Não se trata de uma queda técnica normal, mas de um liquidação concentrada de um mercado em alta. Anteriormente, a prata subiu continuamente, o preço se afastou da média, dos custos, da racionalidade; o único consenso no mercado era uma frase: vai subir ainda mais. Assim, alavancagem sobre alavancagem, a crença na alta tornou-se uma fé.

O verdadeiro ponto de virada ocorreu após a perda de níveis inteiros críticos. Quando 100 foi quebrado, a lógica dos touros colapsou, a recuperação não conseguiu se sustentar, ordens de programação, ordens de stop-loss, ordens de liquidação foram acionadas em sequência, e o mercado começou uma queda livre. Em poucos dias, a tendência mudou de quem se atreve a vender a quem ainda se atreve a comprar. A velocidade da queda nestes dias foi muito maior que a própria amplitude. O que foi vendido desta vez não foi um julgamento, mas sim pânico.

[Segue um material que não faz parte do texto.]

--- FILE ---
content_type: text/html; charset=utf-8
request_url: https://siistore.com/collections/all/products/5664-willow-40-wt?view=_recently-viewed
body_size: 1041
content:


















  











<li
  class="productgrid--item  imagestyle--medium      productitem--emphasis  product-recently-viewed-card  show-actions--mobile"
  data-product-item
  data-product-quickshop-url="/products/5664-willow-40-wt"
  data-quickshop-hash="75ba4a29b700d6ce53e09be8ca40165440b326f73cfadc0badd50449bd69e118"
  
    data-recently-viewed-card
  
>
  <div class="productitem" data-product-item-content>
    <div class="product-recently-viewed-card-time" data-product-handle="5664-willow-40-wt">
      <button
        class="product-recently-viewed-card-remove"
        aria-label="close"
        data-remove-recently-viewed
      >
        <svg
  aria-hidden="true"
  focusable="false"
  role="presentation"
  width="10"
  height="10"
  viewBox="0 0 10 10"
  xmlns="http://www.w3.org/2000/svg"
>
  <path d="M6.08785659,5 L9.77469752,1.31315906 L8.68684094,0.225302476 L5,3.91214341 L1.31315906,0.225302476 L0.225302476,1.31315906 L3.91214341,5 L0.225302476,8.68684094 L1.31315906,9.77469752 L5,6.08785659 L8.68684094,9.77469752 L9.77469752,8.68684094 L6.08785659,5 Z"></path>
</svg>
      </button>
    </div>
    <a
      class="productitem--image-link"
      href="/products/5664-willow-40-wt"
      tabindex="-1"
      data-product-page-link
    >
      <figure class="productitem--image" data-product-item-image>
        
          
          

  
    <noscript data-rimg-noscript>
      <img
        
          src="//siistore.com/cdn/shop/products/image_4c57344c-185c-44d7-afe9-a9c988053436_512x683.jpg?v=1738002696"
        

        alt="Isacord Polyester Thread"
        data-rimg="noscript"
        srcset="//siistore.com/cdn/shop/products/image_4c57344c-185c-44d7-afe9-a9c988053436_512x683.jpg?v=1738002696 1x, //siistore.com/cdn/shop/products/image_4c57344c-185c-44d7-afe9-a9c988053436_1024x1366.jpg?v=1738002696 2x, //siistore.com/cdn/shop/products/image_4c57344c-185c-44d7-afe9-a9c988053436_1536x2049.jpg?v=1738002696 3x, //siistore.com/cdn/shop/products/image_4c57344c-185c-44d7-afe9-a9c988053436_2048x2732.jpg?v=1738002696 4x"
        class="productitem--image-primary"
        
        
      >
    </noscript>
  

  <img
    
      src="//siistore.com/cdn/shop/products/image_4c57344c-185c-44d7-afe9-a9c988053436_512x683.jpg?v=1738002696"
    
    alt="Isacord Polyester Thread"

A prata agora não é mais uma questão de se vai cair novamente, mas se—já caiu demais. Em termos de ritmo, esse movimento de despencar de 121 para 85 já apresenta características claras de sobrevenda. Portanto, na próxima semana, é mais provável que haja uma recuperação técnica, em vez de uma nova queda profunda de igual amplitude. No entanto, recuperação não significa reversão.

Desde que o preço volte para a faixa de 90–100, a pressão de venda acima ainda existe, e é o ponto em que os fundos enterrados anteriormente mais desejam sair. Se a recuperação não tiver volume e não se mantiver, o mercado continuará a oscilar, digerindo esta bolha em alta.

O que realmente determina o destino futuro é o que acontece após a recuperação: se vai se manter estável ou se vai quebrar novamente.